Blank explained that Tufts sold “credits” for this greenhouse gas reduction through a market for greenhouse gas emitters in Massachusetts. This ensures that — on paper — those entities are emitting below legal levels, and the state’s overall emissions decrease.

“Technically, this project helps Tufts to reduce our greenhouse gas [GHG] emissions, however we cannot claim that reduction in the Tufts GHG inventory because Tufts sold the alternative energy credits,” Blank said.

However, while the natural gas the CEP uses “burns cleaner” than alternatives such as coal or oil and expels a lower quantity of greenhouse gases and harmful particulates, environmentalists are concerned that the upstream effect of natural gas extraction on the environment negates its advantage as a fuel source. Blank alluded to the destructive impact of hydraulic fracturing as an example.

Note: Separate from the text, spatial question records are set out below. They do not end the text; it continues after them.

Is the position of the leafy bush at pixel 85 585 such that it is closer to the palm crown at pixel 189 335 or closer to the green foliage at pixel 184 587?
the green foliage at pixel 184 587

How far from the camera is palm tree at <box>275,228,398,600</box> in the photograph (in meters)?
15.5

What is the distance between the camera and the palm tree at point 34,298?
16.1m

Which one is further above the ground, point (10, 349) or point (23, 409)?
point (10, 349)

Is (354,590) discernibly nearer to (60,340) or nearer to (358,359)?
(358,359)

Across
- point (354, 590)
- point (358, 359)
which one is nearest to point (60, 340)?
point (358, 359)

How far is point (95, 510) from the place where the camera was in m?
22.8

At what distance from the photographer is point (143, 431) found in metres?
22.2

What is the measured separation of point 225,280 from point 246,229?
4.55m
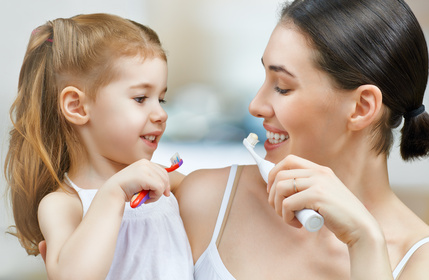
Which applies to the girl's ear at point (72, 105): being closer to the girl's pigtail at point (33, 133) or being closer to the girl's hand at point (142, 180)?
the girl's pigtail at point (33, 133)

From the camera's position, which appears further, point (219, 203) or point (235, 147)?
point (235, 147)

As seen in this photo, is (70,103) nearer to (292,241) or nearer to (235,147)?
(292,241)

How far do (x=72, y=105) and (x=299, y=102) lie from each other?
19.6 inches

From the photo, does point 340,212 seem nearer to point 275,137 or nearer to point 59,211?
point 275,137

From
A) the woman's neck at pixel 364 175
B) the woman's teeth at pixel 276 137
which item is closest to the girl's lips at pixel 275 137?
the woman's teeth at pixel 276 137

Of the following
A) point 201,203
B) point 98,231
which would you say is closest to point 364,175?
point 201,203


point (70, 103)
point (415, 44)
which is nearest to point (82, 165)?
point (70, 103)

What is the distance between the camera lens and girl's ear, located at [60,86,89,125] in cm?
120

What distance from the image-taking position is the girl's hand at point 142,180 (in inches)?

The CEP was not the only sustainability-focused project at Tufts this past summer, however. Two new solar arrays were installed at the Cummings School of Veterinary Medicine on the Grafton campus in Grafton. These installations will provide the Grafton campus with about 40 percent of its power, and save the university as much as $5.3 million over 20 years, according to a TuftsNow article.

The arrays were built, owned and paid for by NRG Energy, Inc.; Tufts does not own the Renewable Energy Certificates of the Grafton solar cells. Based on a 20-year contract between Tufts and NRG, Tufts has the right to buy the energy generated by the cells at a rate that is 60 percent cheaper than it would be to buy electricity from the grid, according to Blank

According to Preston, Tufts Facilities Services also worked to install 75 new energy-efficient windows in Miner Hall and the Crane Room of Paige Hall. This took place in addition to completion of work on the Science and Engineering Complex (SEC), which opened this fall and was designed to meet the Leadership in Energy and Environmental Design (LEED) Gold standard, according to the Tufts University construction website. 

Preston said the university will continue to take on construction projects with sustainability in mind.

“We will spend between 30 to 40 million dollars on Deferred Maintenance projects always with an eye to sustainability,” Preston said. “Lab improvement and housing projects in Medford and ongoing capital renewal in Boston, currently underway, will be environmentally-focused.”